**Written task:** In the IOS-XR notes below, revise the part that opens with the words "3. Enable distribution" and closes with "route-policy SID(1) #(1)!", replacing "label-index" with "label-offset".

**Extract provided:**
────────────────────────────────────────

IOS-XR

This section contains notes on IOS-XR router configs and network design.

Segment Routing

1. SRGB: we use a custom label block in our lab. The default is 16000 - 23999.

   segment-routing
    global-block 100000 163999   
   

2. Enable SR in ISIS

   router isis 100
    is-type level-2-only
    net 49.0901.0000.0000.0006.00
    address-family ipv4 unicast
     metric-style wide
     advertise link attributes
     mpls traffic-eng level-2-only
     mpls traffic-eng router-id Loopback0
     maximum-paths 32
     segment-routing mpls
    !
    interface Loopback0
     passive
     address-family ipv4 unicast
      prefix-sid absolute 100006 #(1)!
     !
   

   1. This can also be an SRGB index value

3. Enable distribution of SR Prefix-SID information in BGP-LU (Optional, but very valuable for multi-domain networks)

   route-policy SID($SID)
     set label-index $SID
   end-policy
   !
   router bgp 100000
   !
    address-family ipv4 unicast
     network 10.0.0.1/32 route-policy SID(1) #(1)! 
     allocate-label all
    !
    neighbor 10.1.1.0   #(2)!
     remote-as 65000
     !       
     address-family ipv4 labeled-unicast
      route-policy pass in
      route-policy pass out
   !
   

   1. BGP Prefix-SID index 1, results in SR label value 100001 based on our SRGB
   2. ASBR

Setting up BMP and BGP-LS

Diagram

BGP-LS

1. Setup route-reflectors to receive LS messages from clients, but to not pass LS messages back out:

   BGP-LS specific information shown:
   
   router bgp 100000
    !

────────────────────────────────────────

**Data provided:**
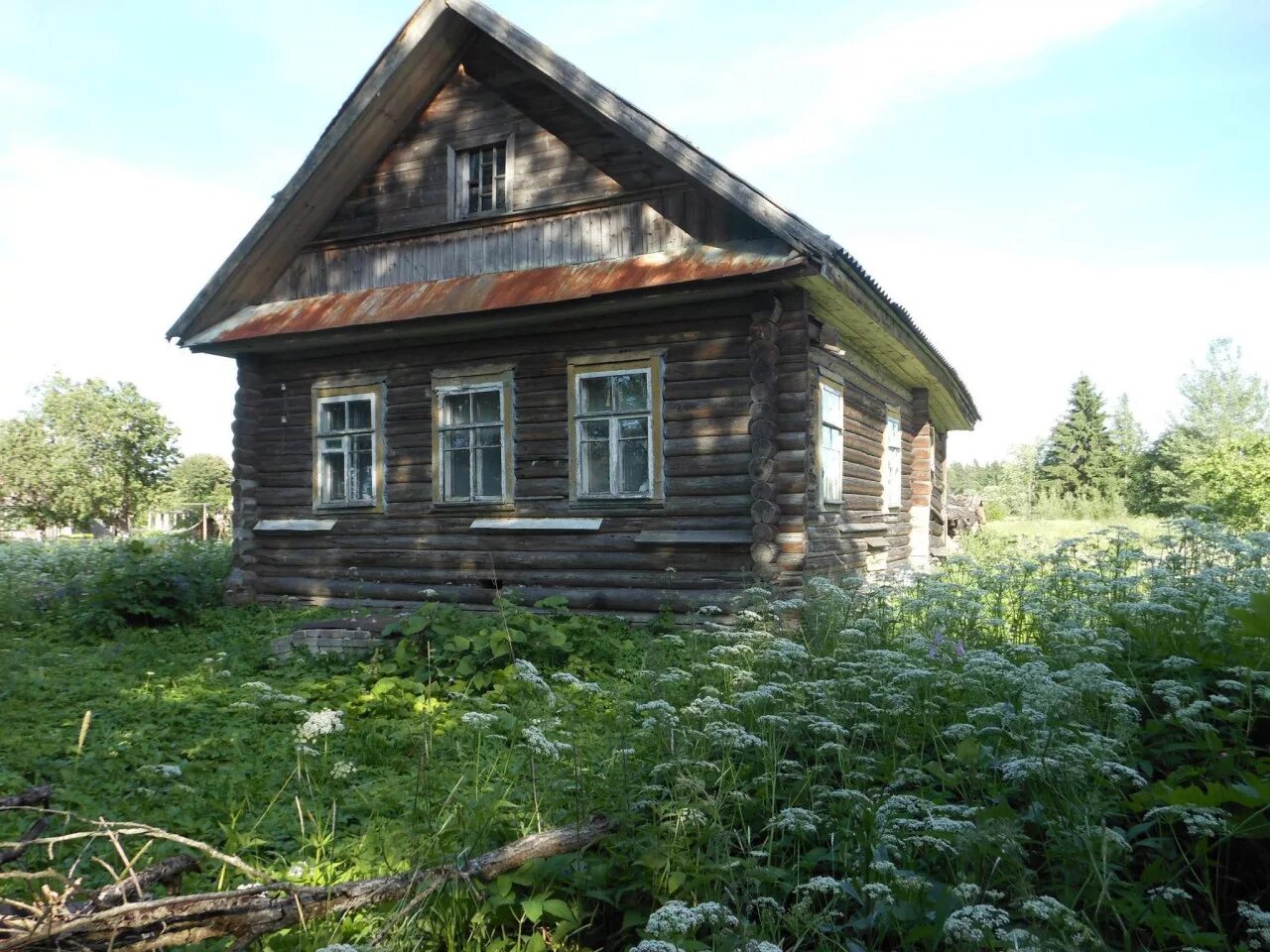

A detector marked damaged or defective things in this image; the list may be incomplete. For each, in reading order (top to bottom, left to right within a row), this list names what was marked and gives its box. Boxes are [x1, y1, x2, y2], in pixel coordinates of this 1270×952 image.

────────────────────────────────────────

**Solution:**
3. Enable distribution of SR Prefix-SID information in BGP-LU (Optional, but very valuable for multi-domain networks)

   route-policy SID($SID)
     set label-offset $SID
   end-policy
   !
   router bgp 100000
   !
    address-family ipv4 unicast
     network 10.0.0.1/32 route-policy SID(1) #(1)!